MATERIAL SUPPLIED:
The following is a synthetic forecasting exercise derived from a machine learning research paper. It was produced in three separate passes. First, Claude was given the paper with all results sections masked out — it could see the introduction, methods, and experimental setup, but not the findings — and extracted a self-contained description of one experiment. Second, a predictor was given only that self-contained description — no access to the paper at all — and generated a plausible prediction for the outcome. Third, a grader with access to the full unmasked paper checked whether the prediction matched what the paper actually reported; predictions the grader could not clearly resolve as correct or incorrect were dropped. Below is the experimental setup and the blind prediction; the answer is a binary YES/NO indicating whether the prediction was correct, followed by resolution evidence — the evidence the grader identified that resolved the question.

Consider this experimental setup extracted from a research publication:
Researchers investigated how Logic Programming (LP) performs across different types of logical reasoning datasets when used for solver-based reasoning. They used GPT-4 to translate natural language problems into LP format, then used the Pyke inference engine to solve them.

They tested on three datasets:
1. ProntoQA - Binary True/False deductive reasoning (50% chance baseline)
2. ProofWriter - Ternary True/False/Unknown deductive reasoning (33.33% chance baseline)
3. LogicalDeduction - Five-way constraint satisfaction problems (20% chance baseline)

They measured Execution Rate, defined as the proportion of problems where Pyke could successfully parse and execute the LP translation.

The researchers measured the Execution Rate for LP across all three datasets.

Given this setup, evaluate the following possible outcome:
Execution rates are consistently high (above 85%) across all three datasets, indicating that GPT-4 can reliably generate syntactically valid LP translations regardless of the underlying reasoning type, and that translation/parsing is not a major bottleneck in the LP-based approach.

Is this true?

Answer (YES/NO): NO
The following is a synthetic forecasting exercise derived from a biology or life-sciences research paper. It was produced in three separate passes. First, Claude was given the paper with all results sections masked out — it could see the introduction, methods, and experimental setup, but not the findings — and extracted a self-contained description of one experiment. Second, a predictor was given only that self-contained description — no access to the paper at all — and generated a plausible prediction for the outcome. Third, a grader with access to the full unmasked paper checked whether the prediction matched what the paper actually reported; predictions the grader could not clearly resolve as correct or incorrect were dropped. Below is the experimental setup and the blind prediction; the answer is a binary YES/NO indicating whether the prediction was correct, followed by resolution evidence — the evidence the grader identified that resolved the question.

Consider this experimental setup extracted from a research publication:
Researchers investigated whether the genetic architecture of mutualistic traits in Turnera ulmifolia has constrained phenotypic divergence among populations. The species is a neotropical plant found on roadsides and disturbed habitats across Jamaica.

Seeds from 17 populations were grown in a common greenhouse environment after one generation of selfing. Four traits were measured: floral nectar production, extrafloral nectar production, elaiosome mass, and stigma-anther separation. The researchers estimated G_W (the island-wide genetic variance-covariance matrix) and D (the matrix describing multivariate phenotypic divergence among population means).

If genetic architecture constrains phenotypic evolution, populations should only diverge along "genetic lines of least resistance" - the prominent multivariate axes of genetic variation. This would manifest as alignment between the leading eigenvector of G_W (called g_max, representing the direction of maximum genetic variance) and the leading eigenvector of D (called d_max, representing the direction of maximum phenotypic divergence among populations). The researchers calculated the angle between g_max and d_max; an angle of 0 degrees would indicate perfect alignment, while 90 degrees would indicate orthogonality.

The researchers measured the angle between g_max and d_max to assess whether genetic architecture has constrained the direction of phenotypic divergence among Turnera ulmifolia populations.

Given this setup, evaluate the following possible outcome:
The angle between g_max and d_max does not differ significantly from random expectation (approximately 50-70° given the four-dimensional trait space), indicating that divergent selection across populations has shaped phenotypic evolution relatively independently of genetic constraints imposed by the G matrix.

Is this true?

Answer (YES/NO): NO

TASK GOAL: Could you output every entry from the listing above without altering a word?

SOLUTION BELOW:
The following is a synthetic forecasting exercise derived from a machine learning research paper. It was produced in three separate passes. First, Claude was given the paper with all results sections masked out — it could see the introduction, methods, and experimental setup, but not the findings — and extracted a self-contained description of one experiment. Second, a predictor was given only that self-contained description — no access to the paper at all — and generated a plausible prediction for the outcome. Third, a grader with access to the full unmasked paper checked whether the prediction matched what the paper actually reported; predictions the grader could not clearly resolve as correct or incorrect were dropped. Below is the experimental setup and the blind prediction; the answer is a binary YES/NO indicating whether the prediction was correct, followed by resolution evidence — the evidence the grader identified that resolved the question.

Consider this experimental setup extracted from a research publication:
Researchers investigated how Logic Programming (LP) performs across different types of logical reasoning datasets when used for solver-based reasoning. They used GPT-4 to translate natural language problems into LP format, then used the Pyke inference engine to solve them.

They tested on three datasets:
1. ProntoQA - Binary True/False deductive reasoning (50% chance baseline)
2. ProofWriter - Ternary True/False/Unknown deductive reasoning (33.33% chance baseline)
3. LogicalDeduction - Five-way constraint satisfaction problems (20% chance baseline)

They measured Execution Rate, defined as the proportion of problems where Pyke could successfully parse and execute the LP translation.

The researchers measured the Execution Rate for LP across all three datasets.

Given this setup, evaluate the following possible outcome:
Execution rates are consistently high (above 85%) across all three datasets, indicating that GPT-4 can reliably generate syntactically valid LP translations regardless of the underlying reasoning type, and that translation/parsing is not a major bottleneck in the LP-based approach.

Is this true?

Answer (YES/NO): NO
The following is a synthetic forecasting exercise derived from a biology or life-sciences research paper. It was produced in three separate passes. First, Claude was given the paper with all results sections masked out — it could see the introduction, methods, and experimental setup, but not the findings — and extracted a self-contained description of one experiment. Second, a predictor was given only that self-contained description — no access to the paper at all — and generated a plausible prediction for the outcome. Third, a grader with access to the full unmasked paper checked whether the prediction matched what the paper actually reported; predictions the grader could not clearly resolve as correct or incorrect were dropped. Below is the experimental setup and the blind prediction; the answer is a binary YES/NO indicating whether the prediction was correct, followed by resolution evidence — the evidence the grader identified that resolved the question.

Consider this experimental setup extracted from a research publication:
Researchers investigated whether the genetic architecture of mutualistic traits in Turnera ulmifolia has constrained phenotypic divergence among populations. The species is a neotropical plant found on roadsides and disturbed habitats across Jamaica.

Seeds from 17 populations were grown in a common greenhouse environment after one generation of selfing. Four traits were measured: floral nectar production, extrafloral nectar production, elaiosome mass, and stigma-anther separation. The researchers estimated G_W (the island-wide genetic variance-covariance matrix) and D (the matrix describing multivariate phenotypic divergence among population means).

If genetic architecture constrains phenotypic evolution, populations should only diverge along "genetic lines of least resistance" - the prominent multivariate axes of genetic variation. This would manifest as alignment between the leading eigenvector of G_W (called g_max, representing the direction of maximum genetic variance) and the leading eigenvector of D (called d_max, representing the direction of maximum phenotypic divergence among populations). The researchers calculated the angle between g_max and d_max; an angle of 0 degrees would indicate perfect alignment, while 90 degrees would indicate orthogonality.

The researchers measured the angle between g_max and d_max to assess whether genetic architecture has constrained the direction of phenotypic divergence among Turnera ulmifolia populations.

Given this setup, evaluate the following possible outcome:
The angle between g_max and d_max does not differ significantly from random expectation (approximately 50-70° given the four-dimensional trait space), indicating that divergent selection across populations has shaped phenotypic evolution relatively independently of genetic constraints imposed by the G matrix.

Is this true?

Answer (YES/NO): NO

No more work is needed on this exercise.